3. Access, Affordability, and Reliability are the third indicators that are taken into consideration for the analysis. It measures the consistent efforts to raise the standard of economic activity and quality of life by improving the access, affordability, and reliability for energy. States with inadequate levels of infrastructure and constant outages hamper this particular indicator. A state's higher per capita consumption would mean better distribution policies are in place. This indicator provides a nuanced understanding of which states require more government scrutiny to improve their electricity distribution systems and employ better policies (F​a​r​b​e​r​,​ ​2​0​1​2; S​e​a​t​z​u​ ​&​ ​A​k​e​s​t​o​r​i​d​i​,​ ​2​0​2​3).

4. Transmission and Distribution Losses are essential metrics to measure the robustness of EE systems. States being ranked low in this indicator would give the authorities an understanding of specific inadequacies and inefficiencies, including issues in the energy grid, outages, the need for investments in distribution infrastructure, and high-quality maintenance. On the contrary, states ranked high will directly point toward better systems, economies of scale, and provide a framework for other low-performing states to employ the same (J​a​g​t​a​p​ ​&​ ​K​h​a​t​o​d​,​ ​2​0​1​5).

5. Clean Energy Initiatives - access to clean fuel to all households directs a state's consistent efforts towards providing clean alternatives and improving living standards. States ranking high in this category point at consistent efforts by the governments towards lowering urban pollution by utilizing and implementing clean energy initiatives (such as use of CNG fuel over petrol and diesel for public transportation). However, states ranking low point directly at the lack of sustainable transportation and lack of urban and rural initiatives for adaptation of clean energy (M​a​s​c​a​r​e​n​h​a​s​ ​e​t​ ​a​l​.​,​ ​2​0​2​0).

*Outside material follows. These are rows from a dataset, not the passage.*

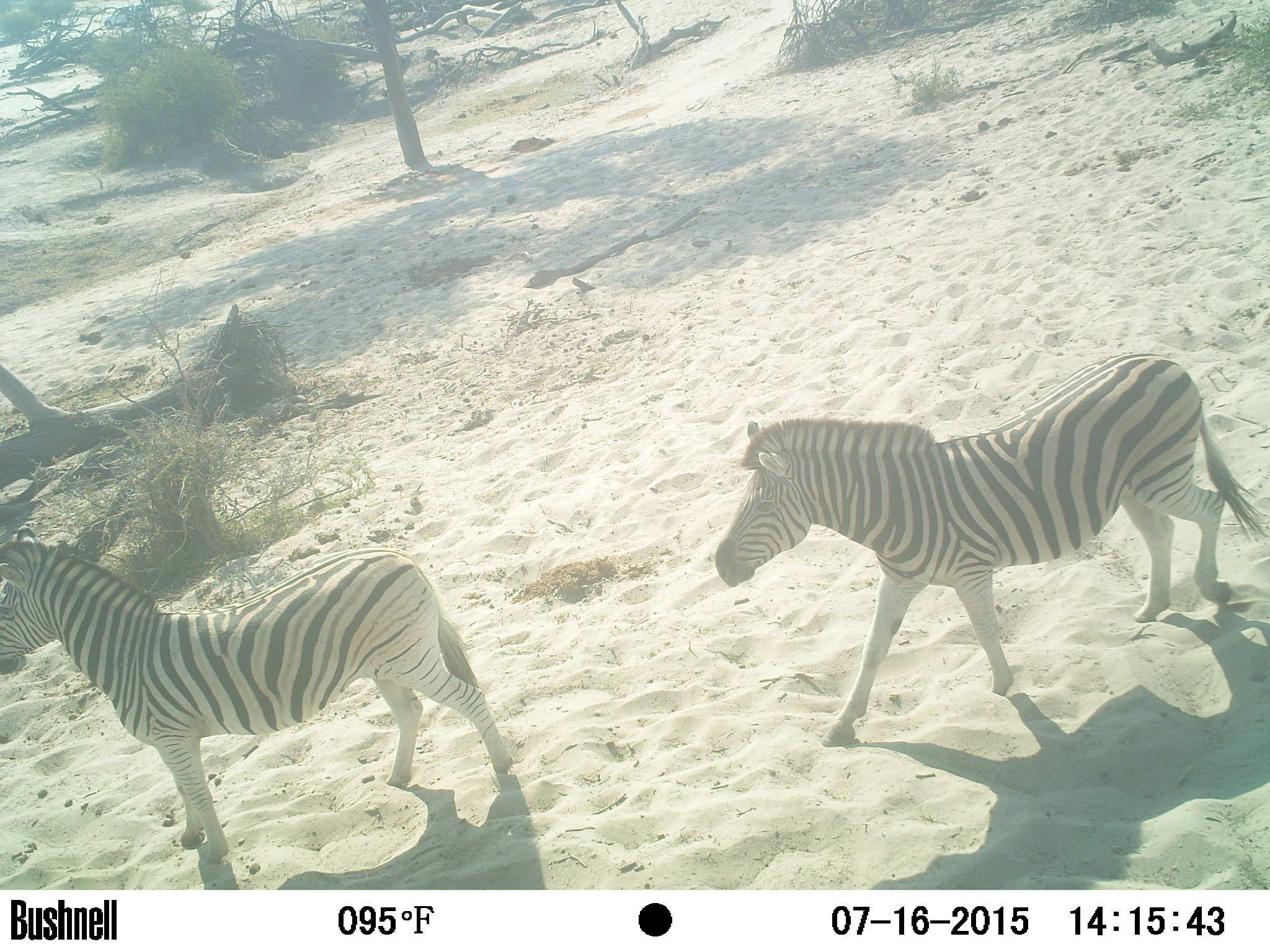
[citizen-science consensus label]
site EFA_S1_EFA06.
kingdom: Animalia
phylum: Chordata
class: Mammalia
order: Perissodactyla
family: Equidae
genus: Equus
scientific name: Equus quagga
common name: plains zebra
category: zebraplains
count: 2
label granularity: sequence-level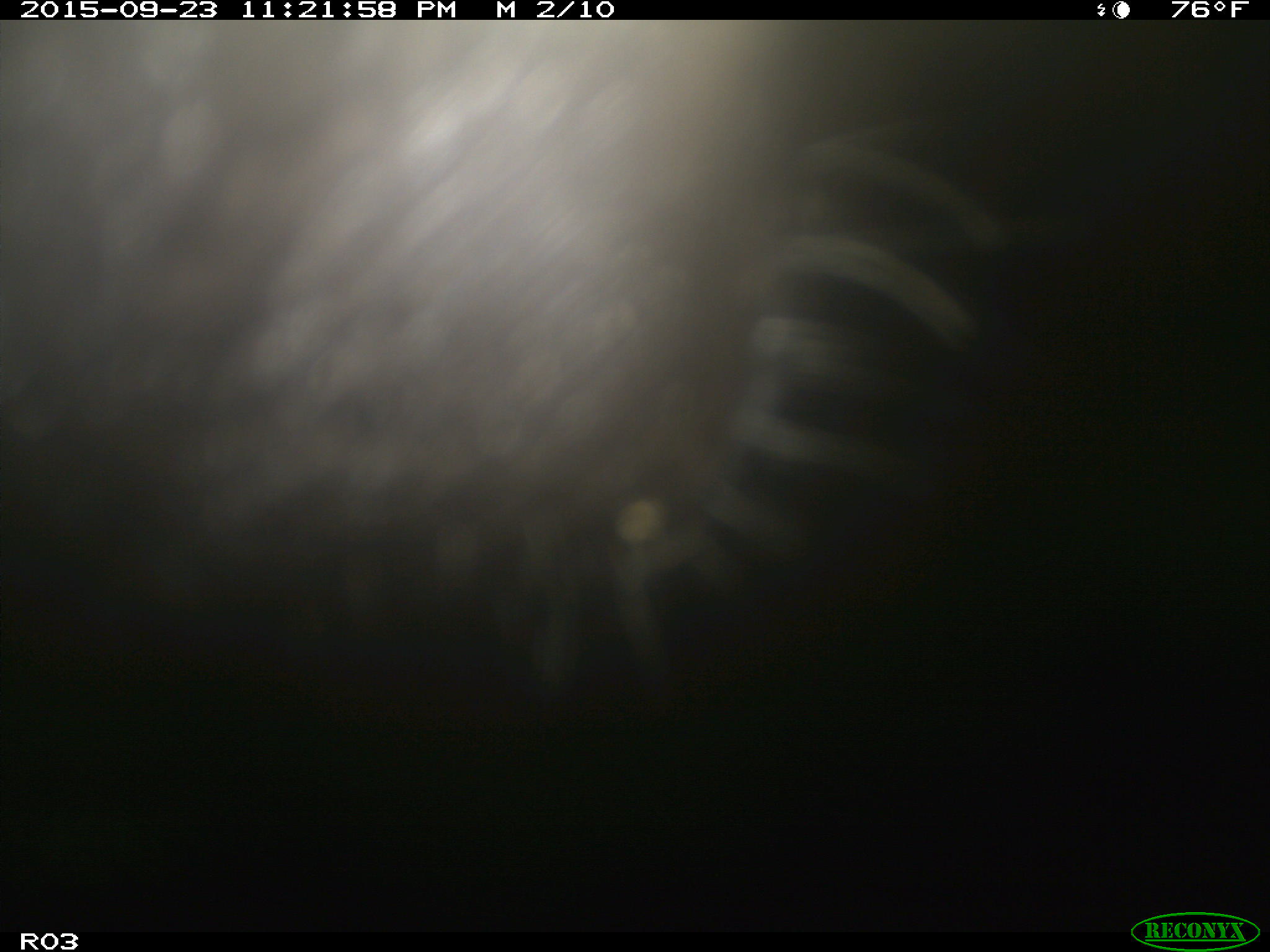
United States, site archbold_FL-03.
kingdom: Animalia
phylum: Chordata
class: Mammalia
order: Artiodactyla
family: Bovidae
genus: Bos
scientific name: Bos taurus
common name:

One of the prominent reasons behind the weighting strategy is standardization and comparability. Generalizing the different kinds of data under the binary code assesses all the states by one unit and assists the policymakers in making the required decisions with a clear understanding. Upon analyzing the data under 1 and 0, the author categorized states as front runners, achievers, and aspirants based on their aggregate scores. An overview of the scores would help the government to focus and improve on EE policies and make attempts to replicate the framework (from front-running states) to get the desired result in low-performing states. The 'E' Score makes it easier for the government to allocate its funds under different categories and in different states based on the benchmark technique and finally set the priorities. Completing this analysis will assist the government in keeping track of their progress to check if the "E" scores are improving. Lastly, this strategy is adaptable and scalable and, therefore, is easily implementable. Adding new factors (in the future) can strengthen the E-scores, giving an overall view of the states or regions (T​h​e​ ​W​o​r​l​d​ ​B​a​n​k​,​ ​2​0​2​1).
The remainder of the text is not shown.